Drugs and other stuff
I was just thinking about a conversation I had with my daughters best friend almost three years ago. My eldest daughter is 24 and her best friend had been doing meth and heroin for two years at that point.
She had always been a funny, cute, level headed girl that I watched grow up from the time they were in kindergarten.
She was different than the other girls, because she never really went boy crazy, and she always concentrated on her grades.
She didn’t get over emotional or dramatic about things, and always just wanted everyone to calm down and get along.
Prom was not a big deal to her like it was the other girls, and she wasn’t obsessed with make up and looking perfect all of the time.
She was popular, and sweet… and then in her senior year, she was raped.
It was downhill after that.
The guy that raped her went to jail, and while awaiting trial, killed himself. Being a small town surrounded by small towns, and him being from a ”good name”, she was blamed and harrassed for some time.
That’s when the drugs came in.
I remember she came over with my daughter about three years ago
She started talking to me about her problems (which was unlike her. She never really talked about her feelings) with drugs, and she had tears streaming down her face when she asked me ”does it ever REALLY get better?”
I told her no. No it was never going to be completely better. That people acted like going to detox and getting off drugs was all there was to it.
That it would be a choice she would have to make every single day. “Do I want to go to work so I can buy that new tv that I wanted? or do I want to pawn everything I own and then spend the rest of the day looking for someone who’s holding?”

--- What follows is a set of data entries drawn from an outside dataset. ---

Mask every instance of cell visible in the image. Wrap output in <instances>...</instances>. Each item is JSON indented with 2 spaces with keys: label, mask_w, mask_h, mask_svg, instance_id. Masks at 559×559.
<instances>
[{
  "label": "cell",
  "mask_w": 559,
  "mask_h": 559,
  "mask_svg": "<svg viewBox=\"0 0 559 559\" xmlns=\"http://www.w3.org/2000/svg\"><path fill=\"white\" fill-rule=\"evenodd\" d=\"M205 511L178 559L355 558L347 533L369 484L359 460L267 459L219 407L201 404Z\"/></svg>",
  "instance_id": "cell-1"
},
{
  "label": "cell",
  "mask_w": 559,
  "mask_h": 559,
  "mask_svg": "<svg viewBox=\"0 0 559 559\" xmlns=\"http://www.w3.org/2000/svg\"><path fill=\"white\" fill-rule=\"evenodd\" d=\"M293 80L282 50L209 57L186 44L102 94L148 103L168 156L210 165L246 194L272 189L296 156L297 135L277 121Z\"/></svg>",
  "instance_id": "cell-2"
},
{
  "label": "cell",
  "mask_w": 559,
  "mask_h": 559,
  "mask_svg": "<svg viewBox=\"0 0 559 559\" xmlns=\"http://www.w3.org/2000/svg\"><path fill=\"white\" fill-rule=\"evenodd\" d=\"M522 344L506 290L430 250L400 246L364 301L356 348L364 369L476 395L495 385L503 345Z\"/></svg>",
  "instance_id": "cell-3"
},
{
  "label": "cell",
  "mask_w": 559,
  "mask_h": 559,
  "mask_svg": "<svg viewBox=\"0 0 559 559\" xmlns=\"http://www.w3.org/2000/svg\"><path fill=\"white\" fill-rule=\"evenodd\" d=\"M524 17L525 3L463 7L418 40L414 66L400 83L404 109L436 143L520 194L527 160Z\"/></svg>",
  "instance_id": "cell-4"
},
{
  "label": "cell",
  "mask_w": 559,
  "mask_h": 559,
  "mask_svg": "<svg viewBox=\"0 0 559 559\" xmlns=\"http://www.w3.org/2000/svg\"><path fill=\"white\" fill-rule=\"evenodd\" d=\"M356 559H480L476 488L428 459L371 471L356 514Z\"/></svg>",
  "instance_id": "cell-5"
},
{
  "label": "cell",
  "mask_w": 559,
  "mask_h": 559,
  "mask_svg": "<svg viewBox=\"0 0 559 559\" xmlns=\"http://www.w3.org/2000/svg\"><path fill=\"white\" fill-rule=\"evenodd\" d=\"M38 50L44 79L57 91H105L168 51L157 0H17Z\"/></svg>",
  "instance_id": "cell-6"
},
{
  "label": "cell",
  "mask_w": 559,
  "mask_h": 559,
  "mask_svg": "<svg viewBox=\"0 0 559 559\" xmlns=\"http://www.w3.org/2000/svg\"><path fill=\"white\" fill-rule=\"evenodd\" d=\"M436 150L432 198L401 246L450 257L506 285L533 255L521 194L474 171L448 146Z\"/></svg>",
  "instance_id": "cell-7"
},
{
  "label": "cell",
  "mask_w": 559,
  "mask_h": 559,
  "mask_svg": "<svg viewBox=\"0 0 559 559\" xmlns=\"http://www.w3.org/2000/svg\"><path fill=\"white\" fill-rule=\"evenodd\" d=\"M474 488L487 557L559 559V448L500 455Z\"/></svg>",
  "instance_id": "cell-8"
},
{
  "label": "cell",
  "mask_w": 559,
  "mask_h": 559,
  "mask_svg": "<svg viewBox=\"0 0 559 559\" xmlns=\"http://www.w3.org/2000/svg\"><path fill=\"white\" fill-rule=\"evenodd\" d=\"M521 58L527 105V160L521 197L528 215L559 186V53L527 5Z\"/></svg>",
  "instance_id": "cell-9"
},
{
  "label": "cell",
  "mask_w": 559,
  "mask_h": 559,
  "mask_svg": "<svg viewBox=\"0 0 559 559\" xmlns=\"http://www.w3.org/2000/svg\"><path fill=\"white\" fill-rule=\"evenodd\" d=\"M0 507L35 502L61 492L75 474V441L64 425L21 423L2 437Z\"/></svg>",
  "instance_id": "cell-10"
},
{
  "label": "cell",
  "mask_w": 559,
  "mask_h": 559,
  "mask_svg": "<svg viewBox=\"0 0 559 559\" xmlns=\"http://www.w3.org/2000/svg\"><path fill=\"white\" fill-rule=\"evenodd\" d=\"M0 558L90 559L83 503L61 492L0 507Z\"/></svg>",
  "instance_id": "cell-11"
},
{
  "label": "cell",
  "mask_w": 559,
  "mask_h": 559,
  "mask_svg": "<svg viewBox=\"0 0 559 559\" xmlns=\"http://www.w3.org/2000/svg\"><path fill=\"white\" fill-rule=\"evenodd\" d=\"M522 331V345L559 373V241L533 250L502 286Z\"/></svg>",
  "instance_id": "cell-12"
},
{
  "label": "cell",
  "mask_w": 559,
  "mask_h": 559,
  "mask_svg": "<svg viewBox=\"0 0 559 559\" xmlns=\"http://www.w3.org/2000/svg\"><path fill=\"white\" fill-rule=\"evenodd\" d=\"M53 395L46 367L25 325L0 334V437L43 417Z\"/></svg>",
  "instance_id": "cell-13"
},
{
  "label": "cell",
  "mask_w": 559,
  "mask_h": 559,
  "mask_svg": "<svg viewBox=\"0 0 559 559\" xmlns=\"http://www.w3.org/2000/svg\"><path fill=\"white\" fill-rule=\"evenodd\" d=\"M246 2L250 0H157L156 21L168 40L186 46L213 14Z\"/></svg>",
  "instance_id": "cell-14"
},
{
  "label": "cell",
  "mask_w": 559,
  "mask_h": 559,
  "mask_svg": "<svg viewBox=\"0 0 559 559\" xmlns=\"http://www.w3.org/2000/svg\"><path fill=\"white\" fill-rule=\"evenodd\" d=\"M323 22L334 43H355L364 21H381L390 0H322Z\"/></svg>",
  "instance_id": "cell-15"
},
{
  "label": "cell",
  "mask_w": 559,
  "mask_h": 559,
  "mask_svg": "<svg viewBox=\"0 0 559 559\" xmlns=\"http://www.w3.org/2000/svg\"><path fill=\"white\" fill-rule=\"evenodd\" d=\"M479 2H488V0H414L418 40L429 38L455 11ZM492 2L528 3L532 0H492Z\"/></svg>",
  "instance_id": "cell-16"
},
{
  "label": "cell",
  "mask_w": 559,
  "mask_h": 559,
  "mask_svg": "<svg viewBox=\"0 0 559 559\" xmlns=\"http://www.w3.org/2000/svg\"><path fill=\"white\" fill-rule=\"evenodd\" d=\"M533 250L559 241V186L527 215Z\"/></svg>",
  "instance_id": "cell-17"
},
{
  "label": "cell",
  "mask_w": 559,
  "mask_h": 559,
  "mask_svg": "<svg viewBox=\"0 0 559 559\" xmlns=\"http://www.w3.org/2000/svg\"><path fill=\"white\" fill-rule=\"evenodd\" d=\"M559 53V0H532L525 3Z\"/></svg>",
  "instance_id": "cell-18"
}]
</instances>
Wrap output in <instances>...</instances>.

I asked her how she wanted to spend her days. Did she want to look for money and chase dealers all over town every single day, get high, get up the next day and do it all over again? Or did she want to accomplish some sort of normal living for her and her son? One where she didn’t have to worry if she had enough stash to last her all day, or the next day, or where she was going to get her next fix”

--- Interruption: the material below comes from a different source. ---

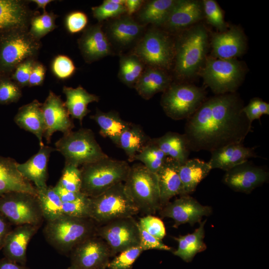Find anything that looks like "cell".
Returning a JSON list of instances; mask_svg holds the SVG:
<instances>
[{"label":"cell","mask_w":269,"mask_h":269,"mask_svg":"<svg viewBox=\"0 0 269 269\" xmlns=\"http://www.w3.org/2000/svg\"><path fill=\"white\" fill-rule=\"evenodd\" d=\"M79 46L88 61H96L111 54L110 42L100 24L93 25L85 31L79 40Z\"/></svg>","instance_id":"25"},{"label":"cell","mask_w":269,"mask_h":269,"mask_svg":"<svg viewBox=\"0 0 269 269\" xmlns=\"http://www.w3.org/2000/svg\"><path fill=\"white\" fill-rule=\"evenodd\" d=\"M107 269V267H102L98 268L95 269Z\"/></svg>","instance_id":"60"},{"label":"cell","mask_w":269,"mask_h":269,"mask_svg":"<svg viewBox=\"0 0 269 269\" xmlns=\"http://www.w3.org/2000/svg\"><path fill=\"white\" fill-rule=\"evenodd\" d=\"M71 265L76 269L107 267L111 252L107 243L97 235L76 246L70 253Z\"/></svg>","instance_id":"14"},{"label":"cell","mask_w":269,"mask_h":269,"mask_svg":"<svg viewBox=\"0 0 269 269\" xmlns=\"http://www.w3.org/2000/svg\"><path fill=\"white\" fill-rule=\"evenodd\" d=\"M212 170L208 162L198 158L188 159L180 165L179 174L183 195L194 192L198 185Z\"/></svg>","instance_id":"30"},{"label":"cell","mask_w":269,"mask_h":269,"mask_svg":"<svg viewBox=\"0 0 269 269\" xmlns=\"http://www.w3.org/2000/svg\"><path fill=\"white\" fill-rule=\"evenodd\" d=\"M0 38V71L6 72L33 55L38 45L24 34L7 31Z\"/></svg>","instance_id":"13"},{"label":"cell","mask_w":269,"mask_h":269,"mask_svg":"<svg viewBox=\"0 0 269 269\" xmlns=\"http://www.w3.org/2000/svg\"><path fill=\"white\" fill-rule=\"evenodd\" d=\"M11 224L0 213V250L2 249L5 239L11 230Z\"/></svg>","instance_id":"55"},{"label":"cell","mask_w":269,"mask_h":269,"mask_svg":"<svg viewBox=\"0 0 269 269\" xmlns=\"http://www.w3.org/2000/svg\"><path fill=\"white\" fill-rule=\"evenodd\" d=\"M206 222V220H205L200 222L199 227L192 233L174 238L178 242L177 249L172 251L174 256L189 263L192 261L197 253L202 252L207 249L204 242V225Z\"/></svg>","instance_id":"33"},{"label":"cell","mask_w":269,"mask_h":269,"mask_svg":"<svg viewBox=\"0 0 269 269\" xmlns=\"http://www.w3.org/2000/svg\"><path fill=\"white\" fill-rule=\"evenodd\" d=\"M45 73V69L42 65H33L28 84L31 86L41 85L44 80Z\"/></svg>","instance_id":"54"},{"label":"cell","mask_w":269,"mask_h":269,"mask_svg":"<svg viewBox=\"0 0 269 269\" xmlns=\"http://www.w3.org/2000/svg\"><path fill=\"white\" fill-rule=\"evenodd\" d=\"M93 16L99 21L120 16L126 12L124 5L117 4L105 0L100 5L92 7Z\"/></svg>","instance_id":"44"},{"label":"cell","mask_w":269,"mask_h":269,"mask_svg":"<svg viewBox=\"0 0 269 269\" xmlns=\"http://www.w3.org/2000/svg\"><path fill=\"white\" fill-rule=\"evenodd\" d=\"M65 189L72 192H81V172L79 167L65 164L61 176L57 183Z\"/></svg>","instance_id":"42"},{"label":"cell","mask_w":269,"mask_h":269,"mask_svg":"<svg viewBox=\"0 0 269 269\" xmlns=\"http://www.w3.org/2000/svg\"><path fill=\"white\" fill-rule=\"evenodd\" d=\"M25 6L17 0H0V30H15L22 26L27 18Z\"/></svg>","instance_id":"34"},{"label":"cell","mask_w":269,"mask_h":269,"mask_svg":"<svg viewBox=\"0 0 269 269\" xmlns=\"http://www.w3.org/2000/svg\"><path fill=\"white\" fill-rule=\"evenodd\" d=\"M177 0H152L146 2L139 13V18L144 23L163 25Z\"/></svg>","instance_id":"36"},{"label":"cell","mask_w":269,"mask_h":269,"mask_svg":"<svg viewBox=\"0 0 269 269\" xmlns=\"http://www.w3.org/2000/svg\"><path fill=\"white\" fill-rule=\"evenodd\" d=\"M96 235L107 243L112 257L140 244V231L134 217L121 218L98 225Z\"/></svg>","instance_id":"12"},{"label":"cell","mask_w":269,"mask_h":269,"mask_svg":"<svg viewBox=\"0 0 269 269\" xmlns=\"http://www.w3.org/2000/svg\"><path fill=\"white\" fill-rule=\"evenodd\" d=\"M55 150V148L43 144L40 146L39 151L26 161L17 163L19 172L25 179L34 184L36 190L48 186L46 183L48 162L51 153Z\"/></svg>","instance_id":"20"},{"label":"cell","mask_w":269,"mask_h":269,"mask_svg":"<svg viewBox=\"0 0 269 269\" xmlns=\"http://www.w3.org/2000/svg\"><path fill=\"white\" fill-rule=\"evenodd\" d=\"M42 109L45 123L44 137L47 143L51 142V136L57 131L64 134L72 131L74 124L60 97L51 91L44 102Z\"/></svg>","instance_id":"17"},{"label":"cell","mask_w":269,"mask_h":269,"mask_svg":"<svg viewBox=\"0 0 269 269\" xmlns=\"http://www.w3.org/2000/svg\"><path fill=\"white\" fill-rule=\"evenodd\" d=\"M88 23V17L81 11H74L70 13L66 19V25L68 31L75 33L83 30Z\"/></svg>","instance_id":"51"},{"label":"cell","mask_w":269,"mask_h":269,"mask_svg":"<svg viewBox=\"0 0 269 269\" xmlns=\"http://www.w3.org/2000/svg\"><path fill=\"white\" fill-rule=\"evenodd\" d=\"M166 158V155L151 138L149 142L135 155L134 161H140L149 171L156 174Z\"/></svg>","instance_id":"39"},{"label":"cell","mask_w":269,"mask_h":269,"mask_svg":"<svg viewBox=\"0 0 269 269\" xmlns=\"http://www.w3.org/2000/svg\"><path fill=\"white\" fill-rule=\"evenodd\" d=\"M21 96V90L16 84L7 79H0V104L16 102Z\"/></svg>","instance_id":"48"},{"label":"cell","mask_w":269,"mask_h":269,"mask_svg":"<svg viewBox=\"0 0 269 269\" xmlns=\"http://www.w3.org/2000/svg\"><path fill=\"white\" fill-rule=\"evenodd\" d=\"M134 54L149 66L168 69L174 58V46L166 33L153 29L140 40Z\"/></svg>","instance_id":"11"},{"label":"cell","mask_w":269,"mask_h":269,"mask_svg":"<svg viewBox=\"0 0 269 269\" xmlns=\"http://www.w3.org/2000/svg\"><path fill=\"white\" fill-rule=\"evenodd\" d=\"M34 2H35L38 7L42 8L43 10L44 11V12H45V7L46 5L50 3L52 0H32Z\"/></svg>","instance_id":"58"},{"label":"cell","mask_w":269,"mask_h":269,"mask_svg":"<svg viewBox=\"0 0 269 269\" xmlns=\"http://www.w3.org/2000/svg\"><path fill=\"white\" fill-rule=\"evenodd\" d=\"M17 163L13 158L0 155V196L11 192H23L37 196L35 186L18 170Z\"/></svg>","instance_id":"22"},{"label":"cell","mask_w":269,"mask_h":269,"mask_svg":"<svg viewBox=\"0 0 269 269\" xmlns=\"http://www.w3.org/2000/svg\"><path fill=\"white\" fill-rule=\"evenodd\" d=\"M131 166L125 160L109 156L82 166L81 192L89 197L97 196L120 183H124Z\"/></svg>","instance_id":"4"},{"label":"cell","mask_w":269,"mask_h":269,"mask_svg":"<svg viewBox=\"0 0 269 269\" xmlns=\"http://www.w3.org/2000/svg\"><path fill=\"white\" fill-rule=\"evenodd\" d=\"M42 106V103L34 100L20 107L14 117L15 123L20 128L36 136L40 146L44 144L43 136L46 129Z\"/></svg>","instance_id":"26"},{"label":"cell","mask_w":269,"mask_h":269,"mask_svg":"<svg viewBox=\"0 0 269 269\" xmlns=\"http://www.w3.org/2000/svg\"><path fill=\"white\" fill-rule=\"evenodd\" d=\"M89 217L98 225L140 212L127 192L124 183L114 185L102 194L89 197Z\"/></svg>","instance_id":"5"},{"label":"cell","mask_w":269,"mask_h":269,"mask_svg":"<svg viewBox=\"0 0 269 269\" xmlns=\"http://www.w3.org/2000/svg\"><path fill=\"white\" fill-rule=\"evenodd\" d=\"M98 225L90 218L63 215L46 222L43 233L46 241L62 254H69L78 244L96 235Z\"/></svg>","instance_id":"3"},{"label":"cell","mask_w":269,"mask_h":269,"mask_svg":"<svg viewBox=\"0 0 269 269\" xmlns=\"http://www.w3.org/2000/svg\"><path fill=\"white\" fill-rule=\"evenodd\" d=\"M0 213L16 226L41 225L44 220L37 196L23 192H11L0 196Z\"/></svg>","instance_id":"10"},{"label":"cell","mask_w":269,"mask_h":269,"mask_svg":"<svg viewBox=\"0 0 269 269\" xmlns=\"http://www.w3.org/2000/svg\"><path fill=\"white\" fill-rule=\"evenodd\" d=\"M171 84V80L164 70L148 66L134 86L138 94L145 100L164 92Z\"/></svg>","instance_id":"27"},{"label":"cell","mask_w":269,"mask_h":269,"mask_svg":"<svg viewBox=\"0 0 269 269\" xmlns=\"http://www.w3.org/2000/svg\"><path fill=\"white\" fill-rule=\"evenodd\" d=\"M40 226L38 225L24 224L16 226L11 229L2 249L4 257L25 266L28 244Z\"/></svg>","instance_id":"19"},{"label":"cell","mask_w":269,"mask_h":269,"mask_svg":"<svg viewBox=\"0 0 269 269\" xmlns=\"http://www.w3.org/2000/svg\"><path fill=\"white\" fill-rule=\"evenodd\" d=\"M268 179L267 170L248 160L226 171L223 181L235 191L249 193Z\"/></svg>","instance_id":"16"},{"label":"cell","mask_w":269,"mask_h":269,"mask_svg":"<svg viewBox=\"0 0 269 269\" xmlns=\"http://www.w3.org/2000/svg\"><path fill=\"white\" fill-rule=\"evenodd\" d=\"M208 47V33L203 25L191 26L182 32L174 47L177 76L185 79L197 73L205 62Z\"/></svg>","instance_id":"2"},{"label":"cell","mask_w":269,"mask_h":269,"mask_svg":"<svg viewBox=\"0 0 269 269\" xmlns=\"http://www.w3.org/2000/svg\"><path fill=\"white\" fill-rule=\"evenodd\" d=\"M37 191V197L43 217L46 222L54 220L63 215V203L53 187L47 186Z\"/></svg>","instance_id":"37"},{"label":"cell","mask_w":269,"mask_h":269,"mask_svg":"<svg viewBox=\"0 0 269 269\" xmlns=\"http://www.w3.org/2000/svg\"><path fill=\"white\" fill-rule=\"evenodd\" d=\"M200 75L216 95L235 93L243 81L245 70L236 59H206Z\"/></svg>","instance_id":"8"},{"label":"cell","mask_w":269,"mask_h":269,"mask_svg":"<svg viewBox=\"0 0 269 269\" xmlns=\"http://www.w3.org/2000/svg\"><path fill=\"white\" fill-rule=\"evenodd\" d=\"M52 70L54 74L60 79L70 77L75 71V66L70 58L64 55H59L54 60Z\"/></svg>","instance_id":"49"},{"label":"cell","mask_w":269,"mask_h":269,"mask_svg":"<svg viewBox=\"0 0 269 269\" xmlns=\"http://www.w3.org/2000/svg\"><path fill=\"white\" fill-rule=\"evenodd\" d=\"M143 252L139 245L123 251L110 261L107 268L108 269H131L133 265Z\"/></svg>","instance_id":"40"},{"label":"cell","mask_w":269,"mask_h":269,"mask_svg":"<svg viewBox=\"0 0 269 269\" xmlns=\"http://www.w3.org/2000/svg\"><path fill=\"white\" fill-rule=\"evenodd\" d=\"M119 63V79L127 86L134 88L144 70V64L134 54L121 56Z\"/></svg>","instance_id":"38"},{"label":"cell","mask_w":269,"mask_h":269,"mask_svg":"<svg viewBox=\"0 0 269 269\" xmlns=\"http://www.w3.org/2000/svg\"><path fill=\"white\" fill-rule=\"evenodd\" d=\"M180 165L174 159L167 157L164 163L156 173L161 208L168 203L172 197L178 195H183L179 174Z\"/></svg>","instance_id":"24"},{"label":"cell","mask_w":269,"mask_h":269,"mask_svg":"<svg viewBox=\"0 0 269 269\" xmlns=\"http://www.w3.org/2000/svg\"><path fill=\"white\" fill-rule=\"evenodd\" d=\"M138 225L149 234L162 240L166 235V230L162 221L151 215L140 218Z\"/></svg>","instance_id":"46"},{"label":"cell","mask_w":269,"mask_h":269,"mask_svg":"<svg viewBox=\"0 0 269 269\" xmlns=\"http://www.w3.org/2000/svg\"><path fill=\"white\" fill-rule=\"evenodd\" d=\"M205 92L200 87L188 84H171L161 96V107L174 120L187 119L205 100Z\"/></svg>","instance_id":"9"},{"label":"cell","mask_w":269,"mask_h":269,"mask_svg":"<svg viewBox=\"0 0 269 269\" xmlns=\"http://www.w3.org/2000/svg\"><path fill=\"white\" fill-rule=\"evenodd\" d=\"M63 92L66 98L64 104L69 114L81 125L84 117L90 112L88 105L100 100L99 97L89 93L81 86L76 88L64 86Z\"/></svg>","instance_id":"28"},{"label":"cell","mask_w":269,"mask_h":269,"mask_svg":"<svg viewBox=\"0 0 269 269\" xmlns=\"http://www.w3.org/2000/svg\"><path fill=\"white\" fill-rule=\"evenodd\" d=\"M204 17L202 2L177 0L163 25L170 31H177L191 27Z\"/></svg>","instance_id":"21"},{"label":"cell","mask_w":269,"mask_h":269,"mask_svg":"<svg viewBox=\"0 0 269 269\" xmlns=\"http://www.w3.org/2000/svg\"><path fill=\"white\" fill-rule=\"evenodd\" d=\"M67 269H76L75 268H74L72 266H70L69 268H68Z\"/></svg>","instance_id":"59"},{"label":"cell","mask_w":269,"mask_h":269,"mask_svg":"<svg viewBox=\"0 0 269 269\" xmlns=\"http://www.w3.org/2000/svg\"><path fill=\"white\" fill-rule=\"evenodd\" d=\"M246 116L250 122L259 120L263 115H269V104L260 98H254L243 109Z\"/></svg>","instance_id":"47"},{"label":"cell","mask_w":269,"mask_h":269,"mask_svg":"<svg viewBox=\"0 0 269 269\" xmlns=\"http://www.w3.org/2000/svg\"><path fill=\"white\" fill-rule=\"evenodd\" d=\"M210 152L208 162L212 170L219 168L226 171L250 158L258 157L254 148L246 147L243 143L229 144Z\"/></svg>","instance_id":"23"},{"label":"cell","mask_w":269,"mask_h":269,"mask_svg":"<svg viewBox=\"0 0 269 269\" xmlns=\"http://www.w3.org/2000/svg\"><path fill=\"white\" fill-rule=\"evenodd\" d=\"M236 93L216 95L205 100L187 119L184 134L189 149L210 152L229 144L243 143L252 123Z\"/></svg>","instance_id":"1"},{"label":"cell","mask_w":269,"mask_h":269,"mask_svg":"<svg viewBox=\"0 0 269 269\" xmlns=\"http://www.w3.org/2000/svg\"><path fill=\"white\" fill-rule=\"evenodd\" d=\"M140 231V244L143 251L149 250H158L165 251H173V249L164 244L162 240H159L145 231L139 225Z\"/></svg>","instance_id":"50"},{"label":"cell","mask_w":269,"mask_h":269,"mask_svg":"<svg viewBox=\"0 0 269 269\" xmlns=\"http://www.w3.org/2000/svg\"><path fill=\"white\" fill-rule=\"evenodd\" d=\"M152 140L167 157L174 159L180 164L188 159L190 150L184 134L168 132Z\"/></svg>","instance_id":"32"},{"label":"cell","mask_w":269,"mask_h":269,"mask_svg":"<svg viewBox=\"0 0 269 269\" xmlns=\"http://www.w3.org/2000/svg\"><path fill=\"white\" fill-rule=\"evenodd\" d=\"M211 42L212 54L216 58L234 59L242 55L246 49L245 35L236 26L214 33Z\"/></svg>","instance_id":"18"},{"label":"cell","mask_w":269,"mask_h":269,"mask_svg":"<svg viewBox=\"0 0 269 269\" xmlns=\"http://www.w3.org/2000/svg\"><path fill=\"white\" fill-rule=\"evenodd\" d=\"M151 138L140 126L132 123L121 134L117 146L125 151L128 161L133 162L135 155L149 142Z\"/></svg>","instance_id":"35"},{"label":"cell","mask_w":269,"mask_h":269,"mask_svg":"<svg viewBox=\"0 0 269 269\" xmlns=\"http://www.w3.org/2000/svg\"><path fill=\"white\" fill-rule=\"evenodd\" d=\"M143 1L141 0H126L124 5L128 15L131 16L137 11L141 6Z\"/></svg>","instance_id":"56"},{"label":"cell","mask_w":269,"mask_h":269,"mask_svg":"<svg viewBox=\"0 0 269 269\" xmlns=\"http://www.w3.org/2000/svg\"><path fill=\"white\" fill-rule=\"evenodd\" d=\"M90 118L98 125L100 135L109 138L117 146L121 134L132 124L123 120L114 111L104 112L97 109Z\"/></svg>","instance_id":"31"},{"label":"cell","mask_w":269,"mask_h":269,"mask_svg":"<svg viewBox=\"0 0 269 269\" xmlns=\"http://www.w3.org/2000/svg\"><path fill=\"white\" fill-rule=\"evenodd\" d=\"M55 19L53 14L46 12L34 17L31 22L30 34L35 38L44 36L56 27Z\"/></svg>","instance_id":"43"},{"label":"cell","mask_w":269,"mask_h":269,"mask_svg":"<svg viewBox=\"0 0 269 269\" xmlns=\"http://www.w3.org/2000/svg\"><path fill=\"white\" fill-rule=\"evenodd\" d=\"M124 184L127 192L140 212L148 215L161 209L157 175L142 163H136L131 166Z\"/></svg>","instance_id":"6"},{"label":"cell","mask_w":269,"mask_h":269,"mask_svg":"<svg viewBox=\"0 0 269 269\" xmlns=\"http://www.w3.org/2000/svg\"><path fill=\"white\" fill-rule=\"evenodd\" d=\"M108 29L109 35L113 42L120 46L126 47L140 37L143 30V25L128 15L112 21Z\"/></svg>","instance_id":"29"},{"label":"cell","mask_w":269,"mask_h":269,"mask_svg":"<svg viewBox=\"0 0 269 269\" xmlns=\"http://www.w3.org/2000/svg\"><path fill=\"white\" fill-rule=\"evenodd\" d=\"M90 198L84 196L77 200L62 204L63 215L77 218H89Z\"/></svg>","instance_id":"45"},{"label":"cell","mask_w":269,"mask_h":269,"mask_svg":"<svg viewBox=\"0 0 269 269\" xmlns=\"http://www.w3.org/2000/svg\"><path fill=\"white\" fill-rule=\"evenodd\" d=\"M53 188L62 203L72 202L86 196L81 192H75L69 191L57 183Z\"/></svg>","instance_id":"53"},{"label":"cell","mask_w":269,"mask_h":269,"mask_svg":"<svg viewBox=\"0 0 269 269\" xmlns=\"http://www.w3.org/2000/svg\"><path fill=\"white\" fill-rule=\"evenodd\" d=\"M0 269H29L26 266L22 265L4 257L0 259Z\"/></svg>","instance_id":"57"},{"label":"cell","mask_w":269,"mask_h":269,"mask_svg":"<svg viewBox=\"0 0 269 269\" xmlns=\"http://www.w3.org/2000/svg\"><path fill=\"white\" fill-rule=\"evenodd\" d=\"M159 211L162 217L171 218L174 221L173 227L177 228L186 223L191 226L200 223L203 216L211 214L212 209L202 205L188 195H183L172 202H169Z\"/></svg>","instance_id":"15"},{"label":"cell","mask_w":269,"mask_h":269,"mask_svg":"<svg viewBox=\"0 0 269 269\" xmlns=\"http://www.w3.org/2000/svg\"><path fill=\"white\" fill-rule=\"evenodd\" d=\"M33 67V65L31 61L21 63L16 67L12 76L13 79L20 85H27Z\"/></svg>","instance_id":"52"},{"label":"cell","mask_w":269,"mask_h":269,"mask_svg":"<svg viewBox=\"0 0 269 269\" xmlns=\"http://www.w3.org/2000/svg\"><path fill=\"white\" fill-rule=\"evenodd\" d=\"M204 16L207 22L216 27L220 32L227 29L223 11L214 0H204L202 1Z\"/></svg>","instance_id":"41"},{"label":"cell","mask_w":269,"mask_h":269,"mask_svg":"<svg viewBox=\"0 0 269 269\" xmlns=\"http://www.w3.org/2000/svg\"><path fill=\"white\" fill-rule=\"evenodd\" d=\"M56 150L65 158V164L79 167L108 155L104 152L93 132L81 128L63 134L55 143Z\"/></svg>","instance_id":"7"}]
</instances>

I told her that sober people often acted like getting off of drugs meant that you were sober and could go on living a normal life.
That’s not true. It’s a struggle. You’ll have cravings. You have a bad day and think that one bump will be okay. The next thing you know, you’re pawning your gramma’s engagement ring for smack. You can’t play with it. Not even once. You have to make a choice every. single. day. to. stay. sober.
AND IT IS HARD.
I told her she would have to find new coping skills for stress, for the bad days, for life in general.
I told her she would have to cut off some of the friends she’d grown up with that were still using, because you can’t even be around it.
I told her it wasn’t easy. That life is hard. That living life in recovery is hard.
But it’s not as hard as being and addict, and losing everything, including yourself.
I also told her she could do it. That she was strong, and she was brave, and she had already overcome so much, that I KNEW she could do this.
She cried, and it broke my heart. She told me things she had done, and the guilt she was carrying because of the choices she made in drugs, rather than being a mother to her child. She was heartbroken and guilt ridden, and it was painful to watch.
She told me ”I told (my daughter) that I really wanted to come over here with her to talk to you, because I feel like you’ll always tell me the truth, and that you’ll understand and not judge me.
She said she felt like everyone had just given up on her.
What an awful feeling for a child to go through. Feeling her parents and family had given up on her. Like she was worth nothing.
It made me sad. I know she had put her family through a lot, but she really felt like they just didn’t love her anymore.
She went to detox that day, and moved into sober living after that, and did well for quite some time.
Then last year while my son was in jail, I was on the phone with her again talking her into going to long term rehab.
I convinced her to leave her job and go right then. To call someone to cover her, go grab her things, and just go.
She did. It was a six month rehab, and she completed it.
Last time I saw her she was doing well… but I still worry for her.
I honestly don’t know why I’m writing about this, except that I was thinking it was this time last year when I talked her into going to long term rehab, which lead me to thinking about the conversation we had three years ago.
She’s on my heart tonight, so I thought I would write about it.